Durante casi una hora más continuó lloviendo con la misma intensidad. Pero el tiempo pasó volando. Cuando las nubes se abrieron para dar paso a un pálido rayo de sol de noviembre que iluminó tenuemente el puerto y los pinos, Ana y su compañero partieron rumbo a «La Casa de Patty». Al llegar al pórtico, Roy pidió permiso para visitarla, y le fue concedido. Ana entró con las mejillas llameantes y el corazón latiéndole con fuerza. Rusty trepó a su regazo y trató de besarla, pero sólo halló una acogida un tanto fría. Ana, con el alma llena de románticos estremecimientos, no tenía tiempo que perder con mininos desorejados.
Esa noche llegó a «La Casa de Patty» un mensajero que traía una caja para la señorita Shirley. Contenía una docena de magníficas rosas, y Phil, después de curiosear con impertinencia, cogió la tarjeta que las acompañaba y leyó la poética nota y la firma.
—¡Royal Gardner! —exclamó—. ¡Vaya, Ana, no sabía que lo conocieras!
—Lo conocí esta tarde en el parque en medio de la lluvia —respondió la joven apresuradamente—. Mi paraguas se dio la vuelta y él me cobijó bajo el suyo.
—¡Ah!, ¿y ese incidente tan vulgar justifica el envío de una docena de rosas de larguísimo tallo con una nota romántica? ¿Y es razón para que te ruborices cual candida doncella al leer la nota? Ana, el rostro traiciona nuestros más íntimos pensamientos.

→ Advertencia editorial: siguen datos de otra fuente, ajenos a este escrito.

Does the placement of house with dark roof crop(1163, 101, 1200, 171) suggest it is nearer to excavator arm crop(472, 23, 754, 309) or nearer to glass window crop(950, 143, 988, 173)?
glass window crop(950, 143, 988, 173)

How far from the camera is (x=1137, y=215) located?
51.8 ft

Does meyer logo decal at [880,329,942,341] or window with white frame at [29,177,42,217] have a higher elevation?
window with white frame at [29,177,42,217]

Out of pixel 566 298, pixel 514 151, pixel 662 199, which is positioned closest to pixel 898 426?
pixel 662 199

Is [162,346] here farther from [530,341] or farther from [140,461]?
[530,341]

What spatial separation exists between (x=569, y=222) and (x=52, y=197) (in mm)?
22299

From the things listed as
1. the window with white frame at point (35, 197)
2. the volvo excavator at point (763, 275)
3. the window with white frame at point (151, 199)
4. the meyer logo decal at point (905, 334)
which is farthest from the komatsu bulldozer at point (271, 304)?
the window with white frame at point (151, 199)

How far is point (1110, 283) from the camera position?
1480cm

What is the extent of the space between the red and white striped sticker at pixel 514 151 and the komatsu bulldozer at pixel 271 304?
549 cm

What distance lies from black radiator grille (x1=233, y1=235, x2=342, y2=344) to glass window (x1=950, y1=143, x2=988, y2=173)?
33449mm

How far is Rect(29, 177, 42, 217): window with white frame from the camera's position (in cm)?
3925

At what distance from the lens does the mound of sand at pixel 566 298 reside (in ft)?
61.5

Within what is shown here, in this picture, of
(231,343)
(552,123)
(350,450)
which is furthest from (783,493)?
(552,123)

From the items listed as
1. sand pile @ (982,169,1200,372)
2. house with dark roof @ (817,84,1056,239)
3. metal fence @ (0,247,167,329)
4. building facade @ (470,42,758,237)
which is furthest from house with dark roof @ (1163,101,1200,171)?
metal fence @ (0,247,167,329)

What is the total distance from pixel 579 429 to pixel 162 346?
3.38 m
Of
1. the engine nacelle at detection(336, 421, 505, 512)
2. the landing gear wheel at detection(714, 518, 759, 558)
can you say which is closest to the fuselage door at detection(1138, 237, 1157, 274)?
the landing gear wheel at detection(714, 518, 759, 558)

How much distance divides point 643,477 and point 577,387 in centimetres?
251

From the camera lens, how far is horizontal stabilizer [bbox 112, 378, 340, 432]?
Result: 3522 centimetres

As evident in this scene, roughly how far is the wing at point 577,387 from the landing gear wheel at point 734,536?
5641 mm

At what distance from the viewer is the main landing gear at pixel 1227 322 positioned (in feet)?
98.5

—No digas tonterías, Phil. ¿Conoces al señor Gardner?
—Conozco a sus dos hermanos, y tengo referencias de él, como cualquier persona que pertenezca a la sociedad de Kingsport. Los Gardner figuran entre la gente más rica y distinguida. Roy es adorablemente guapo e inteligente. Hace dos años su madre se puso enferma y él tuvo que dejar los estudios para acompañarla al extranjero; su padre murió hace tiempo. Tiene que haber lamentado mucho abandonar la universidad, pero dicen que se portó magníficamente. ¡Ay, ay, ay!, Ana... Huelo romance. Hasta yo te envidio, aunque no demasiado. Después de todo, Roy Gardner no es Jonas.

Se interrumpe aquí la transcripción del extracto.